# What is asked:
From the line containing "of the camera?" down to the last line of the material, return those lines verbatim and only those.

(Stored items)
^^^^^^^^^^^^^^^^

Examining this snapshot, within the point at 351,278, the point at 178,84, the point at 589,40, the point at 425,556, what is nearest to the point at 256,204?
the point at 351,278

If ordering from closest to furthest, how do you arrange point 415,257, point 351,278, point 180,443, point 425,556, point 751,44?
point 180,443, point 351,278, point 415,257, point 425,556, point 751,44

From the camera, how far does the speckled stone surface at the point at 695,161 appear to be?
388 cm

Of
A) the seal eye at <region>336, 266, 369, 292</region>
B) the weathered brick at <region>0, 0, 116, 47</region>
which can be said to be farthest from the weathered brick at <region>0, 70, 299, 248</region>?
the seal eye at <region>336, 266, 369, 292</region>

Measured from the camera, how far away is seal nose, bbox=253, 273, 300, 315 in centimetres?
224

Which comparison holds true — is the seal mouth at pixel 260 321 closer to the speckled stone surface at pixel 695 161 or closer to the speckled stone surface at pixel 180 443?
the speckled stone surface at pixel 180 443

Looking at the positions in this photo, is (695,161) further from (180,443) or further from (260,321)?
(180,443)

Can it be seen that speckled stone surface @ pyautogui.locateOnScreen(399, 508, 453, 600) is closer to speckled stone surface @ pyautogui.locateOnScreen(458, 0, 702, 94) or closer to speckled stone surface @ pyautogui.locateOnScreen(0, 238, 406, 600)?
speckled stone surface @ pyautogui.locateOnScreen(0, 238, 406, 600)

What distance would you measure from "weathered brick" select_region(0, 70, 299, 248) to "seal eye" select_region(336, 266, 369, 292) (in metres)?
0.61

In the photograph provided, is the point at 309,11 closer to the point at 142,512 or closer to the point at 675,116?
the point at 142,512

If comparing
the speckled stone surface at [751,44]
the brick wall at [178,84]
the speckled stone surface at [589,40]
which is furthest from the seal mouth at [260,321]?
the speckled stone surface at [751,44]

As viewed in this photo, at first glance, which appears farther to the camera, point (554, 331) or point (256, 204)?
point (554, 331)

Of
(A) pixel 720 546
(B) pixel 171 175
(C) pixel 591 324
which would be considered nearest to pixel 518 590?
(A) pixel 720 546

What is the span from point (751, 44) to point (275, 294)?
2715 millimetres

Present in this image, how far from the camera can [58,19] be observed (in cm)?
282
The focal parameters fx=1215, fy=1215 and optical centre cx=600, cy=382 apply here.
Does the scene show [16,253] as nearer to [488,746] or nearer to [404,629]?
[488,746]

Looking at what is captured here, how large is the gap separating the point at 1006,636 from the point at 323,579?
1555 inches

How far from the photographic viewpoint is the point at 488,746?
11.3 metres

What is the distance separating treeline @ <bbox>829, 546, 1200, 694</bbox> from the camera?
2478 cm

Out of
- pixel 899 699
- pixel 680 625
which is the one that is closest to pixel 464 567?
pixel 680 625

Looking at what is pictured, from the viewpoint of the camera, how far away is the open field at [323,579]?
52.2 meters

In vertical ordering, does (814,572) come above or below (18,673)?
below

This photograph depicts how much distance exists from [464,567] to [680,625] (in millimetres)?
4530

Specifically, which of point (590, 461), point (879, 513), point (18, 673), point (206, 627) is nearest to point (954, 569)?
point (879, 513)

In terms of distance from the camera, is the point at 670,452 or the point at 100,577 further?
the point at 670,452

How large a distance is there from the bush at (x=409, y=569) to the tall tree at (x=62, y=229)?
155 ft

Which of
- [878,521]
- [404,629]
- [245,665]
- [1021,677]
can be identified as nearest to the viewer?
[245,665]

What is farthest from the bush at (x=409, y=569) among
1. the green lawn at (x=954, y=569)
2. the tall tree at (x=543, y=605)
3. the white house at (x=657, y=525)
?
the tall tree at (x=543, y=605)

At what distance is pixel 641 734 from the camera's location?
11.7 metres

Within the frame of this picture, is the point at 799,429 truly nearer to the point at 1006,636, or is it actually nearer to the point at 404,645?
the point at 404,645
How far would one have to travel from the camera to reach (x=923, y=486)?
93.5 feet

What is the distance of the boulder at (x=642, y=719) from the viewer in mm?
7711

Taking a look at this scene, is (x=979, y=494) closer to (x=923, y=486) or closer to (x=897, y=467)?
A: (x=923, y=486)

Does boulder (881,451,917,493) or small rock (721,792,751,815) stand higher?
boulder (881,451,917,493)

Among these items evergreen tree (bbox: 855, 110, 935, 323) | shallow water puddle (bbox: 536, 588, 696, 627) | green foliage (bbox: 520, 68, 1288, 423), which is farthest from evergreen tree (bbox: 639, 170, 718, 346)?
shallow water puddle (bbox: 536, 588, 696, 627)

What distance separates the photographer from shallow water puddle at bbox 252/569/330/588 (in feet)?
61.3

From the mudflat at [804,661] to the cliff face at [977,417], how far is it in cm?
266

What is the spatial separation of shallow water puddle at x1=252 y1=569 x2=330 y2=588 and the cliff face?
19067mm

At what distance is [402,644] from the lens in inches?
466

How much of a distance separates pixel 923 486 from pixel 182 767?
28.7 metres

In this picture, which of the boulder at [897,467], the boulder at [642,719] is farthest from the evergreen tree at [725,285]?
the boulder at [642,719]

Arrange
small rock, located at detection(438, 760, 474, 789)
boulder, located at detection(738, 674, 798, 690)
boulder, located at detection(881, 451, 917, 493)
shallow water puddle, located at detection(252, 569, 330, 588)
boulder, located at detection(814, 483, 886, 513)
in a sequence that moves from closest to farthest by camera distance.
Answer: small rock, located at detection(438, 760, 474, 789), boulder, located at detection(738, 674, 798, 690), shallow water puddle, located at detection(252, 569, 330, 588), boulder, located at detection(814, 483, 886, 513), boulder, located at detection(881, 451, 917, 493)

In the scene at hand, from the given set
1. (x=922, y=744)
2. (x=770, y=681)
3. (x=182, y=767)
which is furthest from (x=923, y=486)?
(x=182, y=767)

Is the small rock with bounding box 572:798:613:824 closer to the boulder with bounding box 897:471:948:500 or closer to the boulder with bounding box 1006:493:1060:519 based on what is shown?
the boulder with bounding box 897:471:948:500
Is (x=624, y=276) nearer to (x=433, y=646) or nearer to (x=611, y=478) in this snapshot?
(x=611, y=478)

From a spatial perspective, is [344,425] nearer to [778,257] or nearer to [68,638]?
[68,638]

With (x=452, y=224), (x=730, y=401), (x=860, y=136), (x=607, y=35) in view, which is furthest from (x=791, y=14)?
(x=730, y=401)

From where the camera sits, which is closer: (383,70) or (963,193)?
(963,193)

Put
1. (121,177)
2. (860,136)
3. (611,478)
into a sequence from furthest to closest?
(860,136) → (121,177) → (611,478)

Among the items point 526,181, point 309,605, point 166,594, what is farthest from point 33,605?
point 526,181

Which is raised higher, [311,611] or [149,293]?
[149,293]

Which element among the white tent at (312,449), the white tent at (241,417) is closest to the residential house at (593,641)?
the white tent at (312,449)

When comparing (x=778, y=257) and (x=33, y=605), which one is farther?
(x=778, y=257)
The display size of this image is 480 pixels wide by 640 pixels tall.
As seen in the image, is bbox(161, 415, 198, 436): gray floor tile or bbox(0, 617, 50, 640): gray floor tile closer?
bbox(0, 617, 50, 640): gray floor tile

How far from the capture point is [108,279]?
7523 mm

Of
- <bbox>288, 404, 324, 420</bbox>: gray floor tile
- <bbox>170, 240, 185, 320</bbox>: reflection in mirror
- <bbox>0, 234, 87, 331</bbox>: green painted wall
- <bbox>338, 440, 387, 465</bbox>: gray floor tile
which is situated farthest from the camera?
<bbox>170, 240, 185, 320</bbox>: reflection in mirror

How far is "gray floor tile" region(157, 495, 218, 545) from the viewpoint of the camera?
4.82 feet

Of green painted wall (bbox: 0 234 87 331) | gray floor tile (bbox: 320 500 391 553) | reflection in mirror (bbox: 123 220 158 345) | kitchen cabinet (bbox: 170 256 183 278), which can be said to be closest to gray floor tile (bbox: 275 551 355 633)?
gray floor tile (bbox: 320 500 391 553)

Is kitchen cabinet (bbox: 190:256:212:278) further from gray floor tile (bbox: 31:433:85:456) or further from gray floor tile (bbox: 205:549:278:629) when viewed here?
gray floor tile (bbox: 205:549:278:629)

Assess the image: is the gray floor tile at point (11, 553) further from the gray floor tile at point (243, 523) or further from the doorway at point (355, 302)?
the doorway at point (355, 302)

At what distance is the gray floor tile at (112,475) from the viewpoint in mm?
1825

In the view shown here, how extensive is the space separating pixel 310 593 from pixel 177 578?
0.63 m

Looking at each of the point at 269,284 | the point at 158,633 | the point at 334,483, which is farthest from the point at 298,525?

^^^^^^^^^^^^^^^^

# The reply:
How far is "gray floor tile" region(157, 495, 218, 545) from the viewpoint of the camera?
4.82 feet

Of green painted wall (bbox: 0 234 87 331) | gray floor tile (bbox: 320 500 391 553) | reflection in mirror (bbox: 123 220 158 345) | kitchen cabinet (bbox: 170 256 183 278), which can be said to be closest to gray floor tile (bbox: 275 551 355 633)?
gray floor tile (bbox: 320 500 391 553)

Is kitchen cabinet (bbox: 190:256:212:278) further from gray floor tile (bbox: 31:433:85:456) or further from gray floor tile (bbox: 205:549:278:629) when viewed here?
gray floor tile (bbox: 205:549:278:629)

Assess the image: is the gray floor tile at point (11, 553) further from the gray floor tile at point (243, 523) or further from the doorway at point (355, 302)?
the doorway at point (355, 302)

At what distance is the gray floor tile at (112,475) from the viewpoint in mm?
1825

In the view shown here, how extensive is the space separating pixel 310 593 from pixel 177 578?
0.63 m

Looking at each of the point at 269,284 | the point at 158,633 | the point at 334,483, which is farthest from the point at 298,525?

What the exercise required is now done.